The following are the instructions to strictly reproduce the results cited in this paper.
The necessary packages can be installed as an Anaconda environment from the environment.yml
file.
First, change DATA_PATH
in config.py
to the directory that you would like to store your data. Then,
To download the Google Relation Extraction Corpus (GREC):
python get_data.py
To build a corpus of claims, please consult the documentation for the Google FactCheck API, and add your data to the JSON_DIR
as a JSON in the same format as the GREC.
To parse, first acquire a FRED API key, and past it in a text file at DATA_PATH/api_keys/fred_key_lmtd
. Then:
python generate_fred_rdfs.py
This should produce a directory of RDF files, one for each JSON file.
The following script identifies the nodes that correspond to the subject and object for each snippet, and store them in a dataframe, to be used later when calculating the shortest path.
python identify_terminal_nodes.py
python build_corpus_graph.py
Be sure to note the corpus graph file tag, i.e. corpus_graph-<tag>.pkl
python generate_node_embeddings.py -tag <corpus_graph_file_tag>
To build the features for the relation classification training, run:
python build_shortest_path_df.py
Currently, training is not implemented with cross-validation, so this step is necessary (although it is a TODO to add cross-validation training).
python test_train_splits.py
The experimental tag needs to be provided. This is the tag attached to the split files, i.e. X_train-<exp-tag>.pkl
python train.py --model-name "dnn_wide" -itag <exp_tag>
To test the model on the selected ClaimReview claims, run the code found in classify_claimreview.ipynb
or export this code to a python script. Be sure to change the input filenames found at the top of the notebook.
To fact-check the relevant claims from ClaimReview, first install Knowledge Stream and download and extract the data to config.KS_DIR
.
Run the code found in prep_claims.ipynb
, or export and run as a python script. Again, be sure to check filenames found throughout script.
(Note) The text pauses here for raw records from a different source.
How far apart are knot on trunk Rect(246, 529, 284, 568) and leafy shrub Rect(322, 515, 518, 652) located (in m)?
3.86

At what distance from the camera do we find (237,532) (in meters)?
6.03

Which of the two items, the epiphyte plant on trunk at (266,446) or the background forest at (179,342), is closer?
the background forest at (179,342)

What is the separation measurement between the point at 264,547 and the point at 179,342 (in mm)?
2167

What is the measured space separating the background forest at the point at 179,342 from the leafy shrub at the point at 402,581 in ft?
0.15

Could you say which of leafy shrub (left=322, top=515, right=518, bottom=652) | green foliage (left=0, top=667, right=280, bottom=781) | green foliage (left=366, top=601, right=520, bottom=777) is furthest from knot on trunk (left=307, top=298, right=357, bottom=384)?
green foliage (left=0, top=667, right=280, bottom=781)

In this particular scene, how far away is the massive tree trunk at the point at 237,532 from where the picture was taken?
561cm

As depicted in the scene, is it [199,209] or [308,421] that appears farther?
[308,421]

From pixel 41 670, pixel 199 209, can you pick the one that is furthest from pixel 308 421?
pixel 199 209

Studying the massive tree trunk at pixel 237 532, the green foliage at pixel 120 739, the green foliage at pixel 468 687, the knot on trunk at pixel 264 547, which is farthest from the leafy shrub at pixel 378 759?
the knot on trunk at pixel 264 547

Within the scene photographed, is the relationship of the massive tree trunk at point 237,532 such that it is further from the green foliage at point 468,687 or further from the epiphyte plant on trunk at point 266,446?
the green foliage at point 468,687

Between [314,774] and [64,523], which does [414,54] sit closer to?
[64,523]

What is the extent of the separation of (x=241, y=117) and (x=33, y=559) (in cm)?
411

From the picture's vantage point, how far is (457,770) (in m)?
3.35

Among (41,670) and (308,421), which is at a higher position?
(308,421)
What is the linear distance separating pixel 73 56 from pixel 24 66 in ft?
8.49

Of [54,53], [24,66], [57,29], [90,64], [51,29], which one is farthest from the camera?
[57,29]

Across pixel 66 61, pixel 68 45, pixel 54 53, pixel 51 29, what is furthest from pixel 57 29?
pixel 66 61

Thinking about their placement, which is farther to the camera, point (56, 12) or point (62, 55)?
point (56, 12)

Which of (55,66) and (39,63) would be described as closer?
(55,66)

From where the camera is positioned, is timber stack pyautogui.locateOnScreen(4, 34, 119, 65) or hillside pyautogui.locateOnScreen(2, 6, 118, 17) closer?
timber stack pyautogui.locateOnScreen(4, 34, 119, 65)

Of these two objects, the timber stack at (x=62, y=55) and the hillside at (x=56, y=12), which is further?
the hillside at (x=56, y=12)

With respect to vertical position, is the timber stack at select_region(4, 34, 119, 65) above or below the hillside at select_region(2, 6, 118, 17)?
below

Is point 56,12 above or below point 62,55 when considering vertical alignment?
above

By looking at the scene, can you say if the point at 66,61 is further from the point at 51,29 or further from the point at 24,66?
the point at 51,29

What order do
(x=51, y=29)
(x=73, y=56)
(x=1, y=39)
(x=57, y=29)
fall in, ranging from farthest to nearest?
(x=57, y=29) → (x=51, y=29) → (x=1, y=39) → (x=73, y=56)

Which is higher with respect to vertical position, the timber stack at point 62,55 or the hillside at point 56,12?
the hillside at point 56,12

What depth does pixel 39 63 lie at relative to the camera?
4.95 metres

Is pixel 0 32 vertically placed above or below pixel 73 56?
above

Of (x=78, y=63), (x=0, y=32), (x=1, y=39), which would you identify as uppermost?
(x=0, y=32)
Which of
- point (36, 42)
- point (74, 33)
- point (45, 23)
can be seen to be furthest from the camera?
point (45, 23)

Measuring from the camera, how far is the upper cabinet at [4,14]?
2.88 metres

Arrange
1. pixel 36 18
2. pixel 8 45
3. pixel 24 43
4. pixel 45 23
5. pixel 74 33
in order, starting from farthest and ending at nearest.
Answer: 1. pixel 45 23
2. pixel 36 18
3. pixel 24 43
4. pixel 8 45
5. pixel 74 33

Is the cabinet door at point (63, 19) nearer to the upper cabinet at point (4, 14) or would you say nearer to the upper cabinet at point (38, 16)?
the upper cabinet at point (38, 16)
If using my Knowledge Stream fork for Python3, you will be prompted upon running kstream
for the data directory. Enter <config.KS_DIR>/data
kstream -m stream -d datasets/claimreview/claims.csv -o <config.KS_OUTPUT>
kstream -m klinker -d datasets/claimreview/claims.csv -o <config.KS_OUTPUT>
kstream -m relklinker -d datasets/claimreview/claims.csv -o <config.KS_OUTPUT>
Run the code found in evaluate_kl.ipynb
, or export and run as a python script. Again, be sure to check filenames throughout script.